Fish and Wildlife takes 77 million acres



It’s our land, the feds say. And with the swoosh of a pen, another 77 million acres is now off limits to State of Alaska wildlife management practices.

The final ruling came yesterday from the U.S. Fish and Wildlife Service. The State remained silent as it yielded the sovereignty it was guaranteed at Statehood to federal control.

By taking management of fish and wildlife away from the State, the federal government broke another of its Statehood Act promises, and rural Alaskans lost even more access to subsistence.

The State of Alaska stood by and kicked at the dirt.

Fish and Wildlife’s action came on top of the 20 million acres already taken by the U.S. Park Service just a few months ago. In October, the Park Service overrode Alaska regulations pertaining to fish, wildlife and, specifically, to predator control. The Bureau of Land Management jumped in on the action and took yet another million acres in the Fortymile Area last month.

Nearly one hundred million acres gone from state management in six months.

The State of Alaska has fought this in the past because comprehensive management of fish and game is, quite clearly in law, a State right promised by the Alaska National Interest Lands Conservation Act (ANILCA).

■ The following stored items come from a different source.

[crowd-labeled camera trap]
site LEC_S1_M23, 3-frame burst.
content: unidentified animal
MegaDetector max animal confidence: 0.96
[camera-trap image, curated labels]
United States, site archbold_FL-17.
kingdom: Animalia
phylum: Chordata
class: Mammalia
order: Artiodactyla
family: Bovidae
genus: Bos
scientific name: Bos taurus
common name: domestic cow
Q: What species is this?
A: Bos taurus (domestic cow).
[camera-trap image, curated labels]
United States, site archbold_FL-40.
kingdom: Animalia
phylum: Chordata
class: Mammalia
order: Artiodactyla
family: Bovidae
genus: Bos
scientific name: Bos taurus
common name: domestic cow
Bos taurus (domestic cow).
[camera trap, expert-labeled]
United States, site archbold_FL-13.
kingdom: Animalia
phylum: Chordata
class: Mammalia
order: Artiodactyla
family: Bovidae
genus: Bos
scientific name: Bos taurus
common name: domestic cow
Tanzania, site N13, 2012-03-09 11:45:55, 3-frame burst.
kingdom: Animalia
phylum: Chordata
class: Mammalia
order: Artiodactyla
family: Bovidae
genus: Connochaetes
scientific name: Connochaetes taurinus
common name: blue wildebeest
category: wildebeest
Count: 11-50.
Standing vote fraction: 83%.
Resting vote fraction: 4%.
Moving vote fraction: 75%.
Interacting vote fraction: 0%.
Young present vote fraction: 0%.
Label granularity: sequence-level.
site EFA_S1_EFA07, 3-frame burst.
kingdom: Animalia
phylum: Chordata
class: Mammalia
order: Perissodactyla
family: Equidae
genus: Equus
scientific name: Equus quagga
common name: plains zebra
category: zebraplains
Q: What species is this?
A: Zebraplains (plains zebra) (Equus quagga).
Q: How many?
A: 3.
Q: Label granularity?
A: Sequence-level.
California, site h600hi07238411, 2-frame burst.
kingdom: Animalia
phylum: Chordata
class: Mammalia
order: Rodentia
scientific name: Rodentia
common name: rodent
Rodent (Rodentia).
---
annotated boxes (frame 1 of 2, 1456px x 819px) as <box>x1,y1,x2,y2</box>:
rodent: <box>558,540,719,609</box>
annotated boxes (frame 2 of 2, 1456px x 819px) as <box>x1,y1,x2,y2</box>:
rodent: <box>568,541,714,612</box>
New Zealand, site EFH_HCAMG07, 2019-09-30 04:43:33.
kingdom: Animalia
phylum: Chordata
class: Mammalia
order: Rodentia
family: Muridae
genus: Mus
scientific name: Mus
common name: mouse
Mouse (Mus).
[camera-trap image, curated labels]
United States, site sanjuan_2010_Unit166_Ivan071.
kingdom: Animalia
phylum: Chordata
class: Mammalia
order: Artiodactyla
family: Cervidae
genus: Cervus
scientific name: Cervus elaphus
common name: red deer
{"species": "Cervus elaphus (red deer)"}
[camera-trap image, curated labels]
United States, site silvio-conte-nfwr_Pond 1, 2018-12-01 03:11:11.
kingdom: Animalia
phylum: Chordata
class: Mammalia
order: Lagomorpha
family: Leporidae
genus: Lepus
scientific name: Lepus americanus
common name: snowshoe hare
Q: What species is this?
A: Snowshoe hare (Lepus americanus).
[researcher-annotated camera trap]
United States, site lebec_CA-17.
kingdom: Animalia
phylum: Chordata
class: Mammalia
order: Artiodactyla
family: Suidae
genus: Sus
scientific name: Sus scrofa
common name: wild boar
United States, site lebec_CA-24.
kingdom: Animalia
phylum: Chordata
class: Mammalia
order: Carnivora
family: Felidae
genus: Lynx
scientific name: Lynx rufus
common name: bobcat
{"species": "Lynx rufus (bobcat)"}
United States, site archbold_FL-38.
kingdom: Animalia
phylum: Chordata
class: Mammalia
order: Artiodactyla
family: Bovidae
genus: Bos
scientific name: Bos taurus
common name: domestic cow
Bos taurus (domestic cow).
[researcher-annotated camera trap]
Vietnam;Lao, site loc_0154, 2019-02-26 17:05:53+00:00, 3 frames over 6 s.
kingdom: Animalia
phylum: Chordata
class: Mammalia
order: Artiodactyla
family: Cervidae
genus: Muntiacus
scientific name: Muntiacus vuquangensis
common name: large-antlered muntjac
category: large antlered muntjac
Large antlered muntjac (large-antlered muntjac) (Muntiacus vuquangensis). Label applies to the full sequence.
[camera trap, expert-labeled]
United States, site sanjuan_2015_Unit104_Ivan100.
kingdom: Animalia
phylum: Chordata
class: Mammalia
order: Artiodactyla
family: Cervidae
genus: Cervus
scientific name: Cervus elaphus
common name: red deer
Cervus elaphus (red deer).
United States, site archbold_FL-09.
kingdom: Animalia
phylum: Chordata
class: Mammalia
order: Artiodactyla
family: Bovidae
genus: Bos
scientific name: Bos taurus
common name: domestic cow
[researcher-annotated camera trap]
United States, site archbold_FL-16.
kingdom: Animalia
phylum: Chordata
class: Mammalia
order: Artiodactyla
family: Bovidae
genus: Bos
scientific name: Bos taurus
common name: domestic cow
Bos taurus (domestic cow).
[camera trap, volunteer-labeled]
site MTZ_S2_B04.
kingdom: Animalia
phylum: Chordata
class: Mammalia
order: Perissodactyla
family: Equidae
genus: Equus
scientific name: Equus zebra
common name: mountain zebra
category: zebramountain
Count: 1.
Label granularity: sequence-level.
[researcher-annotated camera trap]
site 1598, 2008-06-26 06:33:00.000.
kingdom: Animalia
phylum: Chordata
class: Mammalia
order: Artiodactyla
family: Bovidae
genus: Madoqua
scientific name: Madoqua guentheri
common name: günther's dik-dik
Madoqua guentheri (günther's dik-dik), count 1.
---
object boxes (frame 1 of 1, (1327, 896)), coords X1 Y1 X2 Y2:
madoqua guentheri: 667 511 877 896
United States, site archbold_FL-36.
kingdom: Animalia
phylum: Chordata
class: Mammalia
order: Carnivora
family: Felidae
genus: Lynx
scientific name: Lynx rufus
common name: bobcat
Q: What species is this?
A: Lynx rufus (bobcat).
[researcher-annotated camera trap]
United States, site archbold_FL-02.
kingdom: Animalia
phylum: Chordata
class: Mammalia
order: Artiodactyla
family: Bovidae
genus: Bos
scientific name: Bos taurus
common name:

But in 2016, the State seems to have lost its will to fight the federal government on just about anything. Under the Gov. Walker Administration, the federal bureaucracy has moved in, and State sovereignty has stepped back.

Strangely, the final rule by Fish and Wildlife Service applies only to Alaska refuge land, not to other states. While the congressional delegation had asked FWS for an exemption for Alaska, what the agency instead did was make an example out of the state. Similar rules in other states will likely follow.

The Walker Administration remained mute. Why not file an injunction? Attorney General Craig Richards, who stepped down in June, said that no one had been harmed by this rule, therefore no legal action could be taken. One would need another John Sturgeon to step forward and file a lawsuit, he implied.

Another John Sturgeon will be hard to find. Most people aren’t willing, nor do they have the resources, to fight the federal government all the way to the U.S. Supreme Court.